--- Given passage Enclosed Below ---
#### Capacitor voltage deviation closed-loop control

Based on the above analysis, in the closed-loop control, if the regulator has no response to the DC component or the response to the DC component is small and does not destroy the self-balancing characteristics of 3L-NPC, the self-balancing characteristics of 3L-NPC can be used to achieve capacitor voltage balance control.

According to the influence of closed-loop control on the self-balancing characteristics of 3L-NPC topology, two types of voltage equalization control ideas can be summarized: ① Directly or indirectly perform closed-loop control of the capacitor voltage difference to eliminate the factors that cause the unbalanced capacitor voltage; ② Use an appropriate regulator or control structure to ensure that under the action of closed-loop control, 3L-NPC still has self-balancing characteristics, so as to balance the capacitor voltage of 3L-NPC.

**Capacitor voltage deviation closed-loop control**

There are various schemes for direct or indirect control methods of capacitance dropout.
--- End of Enclosed Given passage ---
--- Information Enclosed Below ---
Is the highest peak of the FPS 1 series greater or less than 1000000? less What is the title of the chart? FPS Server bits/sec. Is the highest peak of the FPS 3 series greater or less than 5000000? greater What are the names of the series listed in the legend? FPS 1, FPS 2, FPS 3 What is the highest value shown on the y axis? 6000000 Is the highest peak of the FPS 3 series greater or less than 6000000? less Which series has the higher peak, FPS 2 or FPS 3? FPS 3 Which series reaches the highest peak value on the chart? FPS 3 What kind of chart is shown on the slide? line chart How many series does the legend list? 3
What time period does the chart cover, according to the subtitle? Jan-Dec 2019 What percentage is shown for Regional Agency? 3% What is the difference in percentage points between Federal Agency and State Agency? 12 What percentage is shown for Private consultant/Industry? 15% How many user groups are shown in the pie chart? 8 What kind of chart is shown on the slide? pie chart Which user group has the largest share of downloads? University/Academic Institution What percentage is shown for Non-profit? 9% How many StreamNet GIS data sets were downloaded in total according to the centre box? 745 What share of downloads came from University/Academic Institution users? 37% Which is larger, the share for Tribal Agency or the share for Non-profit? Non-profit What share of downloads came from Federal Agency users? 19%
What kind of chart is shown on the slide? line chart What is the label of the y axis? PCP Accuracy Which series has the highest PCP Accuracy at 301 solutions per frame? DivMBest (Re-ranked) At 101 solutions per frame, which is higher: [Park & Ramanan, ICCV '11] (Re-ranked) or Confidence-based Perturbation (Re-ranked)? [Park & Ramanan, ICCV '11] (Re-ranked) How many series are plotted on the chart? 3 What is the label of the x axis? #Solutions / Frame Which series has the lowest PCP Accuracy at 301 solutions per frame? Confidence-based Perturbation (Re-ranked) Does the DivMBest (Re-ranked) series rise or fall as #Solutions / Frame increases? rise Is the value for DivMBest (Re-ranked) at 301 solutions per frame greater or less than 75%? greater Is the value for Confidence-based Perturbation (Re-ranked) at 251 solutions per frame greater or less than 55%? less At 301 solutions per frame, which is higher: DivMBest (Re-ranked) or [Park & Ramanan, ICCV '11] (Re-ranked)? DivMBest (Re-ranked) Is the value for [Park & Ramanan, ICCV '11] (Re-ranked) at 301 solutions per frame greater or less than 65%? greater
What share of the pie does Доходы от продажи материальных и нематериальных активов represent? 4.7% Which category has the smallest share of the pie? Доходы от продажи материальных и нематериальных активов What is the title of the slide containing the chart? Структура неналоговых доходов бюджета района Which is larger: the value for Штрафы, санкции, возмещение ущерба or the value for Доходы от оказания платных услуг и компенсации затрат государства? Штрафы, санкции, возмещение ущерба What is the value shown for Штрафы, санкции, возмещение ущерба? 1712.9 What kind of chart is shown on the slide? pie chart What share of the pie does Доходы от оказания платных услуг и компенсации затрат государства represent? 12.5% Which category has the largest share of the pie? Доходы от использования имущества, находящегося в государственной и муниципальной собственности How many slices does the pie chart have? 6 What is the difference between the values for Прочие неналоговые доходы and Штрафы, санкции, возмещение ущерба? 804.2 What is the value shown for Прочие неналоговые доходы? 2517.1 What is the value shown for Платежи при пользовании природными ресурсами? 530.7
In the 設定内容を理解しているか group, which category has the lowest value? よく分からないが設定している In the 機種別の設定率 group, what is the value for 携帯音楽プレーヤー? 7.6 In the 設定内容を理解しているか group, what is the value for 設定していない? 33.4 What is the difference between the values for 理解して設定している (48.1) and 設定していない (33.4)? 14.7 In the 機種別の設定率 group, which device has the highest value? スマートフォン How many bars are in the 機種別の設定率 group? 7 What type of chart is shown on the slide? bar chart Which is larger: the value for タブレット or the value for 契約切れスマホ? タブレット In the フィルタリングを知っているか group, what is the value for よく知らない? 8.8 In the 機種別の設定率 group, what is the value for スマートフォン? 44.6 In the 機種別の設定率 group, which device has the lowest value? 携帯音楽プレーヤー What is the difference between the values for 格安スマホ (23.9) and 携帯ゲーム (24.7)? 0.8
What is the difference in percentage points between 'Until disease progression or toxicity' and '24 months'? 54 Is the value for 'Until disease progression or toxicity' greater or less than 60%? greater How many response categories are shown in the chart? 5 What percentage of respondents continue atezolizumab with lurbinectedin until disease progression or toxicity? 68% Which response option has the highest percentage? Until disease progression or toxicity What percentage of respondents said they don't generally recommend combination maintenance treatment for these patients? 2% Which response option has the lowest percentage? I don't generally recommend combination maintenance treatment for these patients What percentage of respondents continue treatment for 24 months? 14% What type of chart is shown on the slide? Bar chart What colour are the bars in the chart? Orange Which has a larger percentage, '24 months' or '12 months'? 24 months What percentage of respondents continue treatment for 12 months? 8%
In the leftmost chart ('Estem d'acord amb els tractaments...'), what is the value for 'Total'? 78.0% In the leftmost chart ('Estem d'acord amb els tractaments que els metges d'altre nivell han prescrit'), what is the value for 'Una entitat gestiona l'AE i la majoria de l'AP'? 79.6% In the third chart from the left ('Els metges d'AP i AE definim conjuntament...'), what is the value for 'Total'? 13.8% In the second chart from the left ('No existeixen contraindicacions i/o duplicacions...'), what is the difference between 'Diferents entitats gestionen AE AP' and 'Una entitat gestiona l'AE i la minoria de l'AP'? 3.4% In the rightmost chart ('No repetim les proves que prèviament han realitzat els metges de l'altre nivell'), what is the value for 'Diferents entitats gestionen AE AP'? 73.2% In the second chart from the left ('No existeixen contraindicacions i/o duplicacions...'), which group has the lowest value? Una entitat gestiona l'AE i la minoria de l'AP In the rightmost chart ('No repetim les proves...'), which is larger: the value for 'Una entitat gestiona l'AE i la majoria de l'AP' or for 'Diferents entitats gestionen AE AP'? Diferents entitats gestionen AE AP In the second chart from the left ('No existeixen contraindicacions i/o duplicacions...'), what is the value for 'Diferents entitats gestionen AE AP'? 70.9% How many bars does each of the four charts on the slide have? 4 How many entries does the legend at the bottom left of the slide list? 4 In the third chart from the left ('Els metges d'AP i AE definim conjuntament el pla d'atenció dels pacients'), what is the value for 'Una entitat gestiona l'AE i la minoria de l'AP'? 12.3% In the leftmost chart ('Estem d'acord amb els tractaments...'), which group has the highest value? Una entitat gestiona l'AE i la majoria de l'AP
--- End of Enclosed Information ---
Work instructions
1. Summarize the passage on capacitor voltage deviation closed-loop control in two sentences.
2. Answer these questions from the passage on capacitor voltage deviation closed-loop control.
(a) How many types of voltage equalization control ideas does it summarize?
(b) Under what regulator condition can the self-balancing characteristics of 3L-NPC be used for capacitor voltage balance control?
(c) What does the first control idea aim to eliminate?

Written responses
1. In closed-loop control, the self-balancing characteristics of 3L-NPC can be used to balance capacitor voltage if the regulator does not respond to the DC component, or responds weakly enough not to destroy those characteristics. Two voltage equalization ideas follow: directly or indirectly apply closed-loop control to the capacitor voltage difference to remove the causes of imbalance, or use a suitable regulator or control structure so that 3L-NPC keeps its self-balancing characteristics under closed-loop control.

2.
(a) Two.
(b) The regulator has no response to the DC component, or its response is small and does not destroy the self-balancing characteristics of 3L-NPC.
(c) The factors that cause the unbalanced capacitor voltage.